Chapter 3 – Reflection Pattern

The LLM as Its Own Critic

Reflection is perhaps the most accessible and immediately impactful agentic design pattern. The core idea is simple: ask the LLM to examine its own output, identify weaknesses, and improve it.

This mirrors how humans work. A skilled writer doesn’t submit their first draft. They write, re-read, critique, and revise.
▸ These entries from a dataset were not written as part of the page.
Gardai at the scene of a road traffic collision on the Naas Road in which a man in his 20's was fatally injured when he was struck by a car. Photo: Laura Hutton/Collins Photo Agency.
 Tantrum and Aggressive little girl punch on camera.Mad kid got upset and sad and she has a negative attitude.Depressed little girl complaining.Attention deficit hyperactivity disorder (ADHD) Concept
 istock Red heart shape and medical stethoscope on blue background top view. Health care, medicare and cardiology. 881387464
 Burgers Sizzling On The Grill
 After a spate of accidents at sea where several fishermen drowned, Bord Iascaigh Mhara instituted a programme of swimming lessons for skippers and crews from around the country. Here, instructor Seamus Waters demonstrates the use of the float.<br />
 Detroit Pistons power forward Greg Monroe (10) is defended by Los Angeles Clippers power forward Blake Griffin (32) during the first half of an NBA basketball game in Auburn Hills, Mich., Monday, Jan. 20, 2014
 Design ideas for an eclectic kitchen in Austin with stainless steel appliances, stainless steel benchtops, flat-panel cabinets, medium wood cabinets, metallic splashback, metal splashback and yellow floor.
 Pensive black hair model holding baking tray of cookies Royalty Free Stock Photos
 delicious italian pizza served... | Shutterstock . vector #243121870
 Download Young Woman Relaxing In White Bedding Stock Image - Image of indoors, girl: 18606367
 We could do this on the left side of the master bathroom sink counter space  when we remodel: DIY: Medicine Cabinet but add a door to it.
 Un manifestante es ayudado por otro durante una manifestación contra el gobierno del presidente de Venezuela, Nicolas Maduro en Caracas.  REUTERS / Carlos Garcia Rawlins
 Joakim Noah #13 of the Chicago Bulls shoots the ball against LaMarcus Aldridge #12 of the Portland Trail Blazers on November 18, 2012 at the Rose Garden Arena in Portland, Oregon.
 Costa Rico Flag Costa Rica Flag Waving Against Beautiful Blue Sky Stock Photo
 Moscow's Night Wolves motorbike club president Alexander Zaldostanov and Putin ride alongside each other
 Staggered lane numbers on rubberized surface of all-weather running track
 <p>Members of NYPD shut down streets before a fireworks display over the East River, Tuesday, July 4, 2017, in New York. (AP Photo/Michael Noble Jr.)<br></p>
Reflection gives LLMs this same capability, and the results can be dramatic — turning mediocre first-draft outputs into polished, high-quality results.

How Reflection Works

The simplest form of reflection is a two-step process:

Generate: The LLM produces an initial output
Reflect: The LLM (or a second LLM call) critiques the output and suggests improvements
Revise: The LLM rewrites the output incorporating the feedback
Repeat steps 2–3 until the output is satisfactory

    ┌──────────┐     ┌──────────────┐     ┌──────────┐
    │ Generate │────►│   Reflect    │────►│  Revise  │
    │ (Draft)  │     │  (Critique)  │     │(Improved)│
    └──────────┘     └──────────────┘     └─────┬────┘
                           ▲                     │
                           │                     │
                           └─────────────────────┘
                              (repeat N times)

Self-Reflection: The Basic Pattern

In self-reflection, a single LLM is used for both generation and critique. The key is crafting the critique prompt to be specific and constructive.

# See code/reflection.py for the full implementation

def self_reflect(llm, task, max_rounds=3):
    """Generate output and iteratively improve it through self-reflection."""
    
    # Step 1: Initial generation
    draft = llm.generate(f"Perform the following task:\n{task}")
    
    for round in range(max_rounds):
        # Step 2: Self-critique
        critique = llm.generate(
            f"You produced the following output for the task '{task}':\n\n"
            f"{draft}\n\n"
            f"Critically evaluate this output. Identify:\n"
            f"1. Errors or inaccuracies\n"
            f"2. Missing information\n"
            f"3. Areas where clarity could be improved\n"
            f"4. Logical gaps or unsupported claims\n"
            f"Be specific and constructive."
        )
        
        # Step 3: Revise based on critique
        draft = llm.generate(
            f"Original task: {task}\n\n"
            f"Your previous output:\n{draft}\n\n"
            f"Critique of your output:\n{critique}\n\n"
            f"Revise your output to address the critique. "
            f"Produce an improved version."
        )
    
    return draft

Two-Agent Reflection

A more effective variant uses two distinct agents — a generator and a critic — with different system prompts optimized for their roles.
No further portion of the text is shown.